*What to work on:* Write out each line of the records that has "into" in it.

━━ Provided records

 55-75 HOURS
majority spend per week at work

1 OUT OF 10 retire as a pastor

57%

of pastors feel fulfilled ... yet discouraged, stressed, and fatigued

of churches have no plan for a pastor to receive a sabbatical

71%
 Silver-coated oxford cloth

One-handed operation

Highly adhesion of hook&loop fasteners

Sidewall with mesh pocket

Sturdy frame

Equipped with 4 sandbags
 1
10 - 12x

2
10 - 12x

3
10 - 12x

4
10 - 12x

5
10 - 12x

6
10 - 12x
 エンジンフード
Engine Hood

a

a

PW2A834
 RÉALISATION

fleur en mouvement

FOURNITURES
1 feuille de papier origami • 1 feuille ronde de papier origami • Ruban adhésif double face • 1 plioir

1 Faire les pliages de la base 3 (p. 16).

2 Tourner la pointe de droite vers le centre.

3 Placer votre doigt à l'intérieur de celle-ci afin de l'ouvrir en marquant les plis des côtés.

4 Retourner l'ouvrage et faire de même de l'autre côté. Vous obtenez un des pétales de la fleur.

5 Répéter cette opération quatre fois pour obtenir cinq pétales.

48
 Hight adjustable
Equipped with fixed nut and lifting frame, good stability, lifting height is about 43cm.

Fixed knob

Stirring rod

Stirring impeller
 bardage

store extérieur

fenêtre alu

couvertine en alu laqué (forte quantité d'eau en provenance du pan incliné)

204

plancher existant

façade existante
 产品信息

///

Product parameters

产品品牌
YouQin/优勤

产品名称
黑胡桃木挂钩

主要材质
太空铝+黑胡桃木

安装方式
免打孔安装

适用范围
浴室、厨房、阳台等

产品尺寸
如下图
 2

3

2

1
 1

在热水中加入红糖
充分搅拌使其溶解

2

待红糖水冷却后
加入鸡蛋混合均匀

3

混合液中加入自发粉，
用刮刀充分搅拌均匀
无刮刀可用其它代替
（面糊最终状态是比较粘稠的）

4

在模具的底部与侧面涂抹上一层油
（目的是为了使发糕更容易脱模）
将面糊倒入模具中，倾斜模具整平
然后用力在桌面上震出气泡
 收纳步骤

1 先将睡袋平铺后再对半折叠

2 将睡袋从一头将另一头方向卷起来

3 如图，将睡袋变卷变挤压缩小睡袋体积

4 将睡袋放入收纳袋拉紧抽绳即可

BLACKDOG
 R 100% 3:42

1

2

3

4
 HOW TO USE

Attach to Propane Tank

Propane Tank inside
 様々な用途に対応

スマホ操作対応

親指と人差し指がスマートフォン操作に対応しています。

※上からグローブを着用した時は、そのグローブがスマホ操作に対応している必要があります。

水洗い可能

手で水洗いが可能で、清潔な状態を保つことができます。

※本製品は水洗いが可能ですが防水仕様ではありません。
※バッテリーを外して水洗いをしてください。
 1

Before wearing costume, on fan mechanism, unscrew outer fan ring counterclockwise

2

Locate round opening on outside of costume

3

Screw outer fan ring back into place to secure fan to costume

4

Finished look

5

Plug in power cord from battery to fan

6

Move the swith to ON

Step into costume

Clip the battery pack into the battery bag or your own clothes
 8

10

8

━━━━

*Answer space:*
Screw outer fan ring back into place to secure fan to costume
Step into costume
Clip the battery pack into the battery bag or your own clothes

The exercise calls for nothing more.